▶ **GOAL OF THE EXERCISE**
Reproduce the material below word for word, keeping every line as it appears.

++++++++++++++++++++

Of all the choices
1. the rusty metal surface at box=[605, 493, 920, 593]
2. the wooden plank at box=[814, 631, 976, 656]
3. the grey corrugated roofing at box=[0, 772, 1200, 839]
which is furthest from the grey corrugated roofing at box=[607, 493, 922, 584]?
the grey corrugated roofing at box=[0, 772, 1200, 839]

++++++++++++++++++++

▶ **WRITTEN RESPONSE**
Of all the choices
1. the rusty metal surface at box=[605, 493, 920, 593]
2. the wooden plank at box=[814, 631, 976, 656]
3. the grey corrugated roofing at box=[0, 772, 1200, 839]
which is furthest from the grey corrugated roofing at box=[607, 493, 922, 584]?
the grey corrugated roofing at box=[0, 772, 1200, 839]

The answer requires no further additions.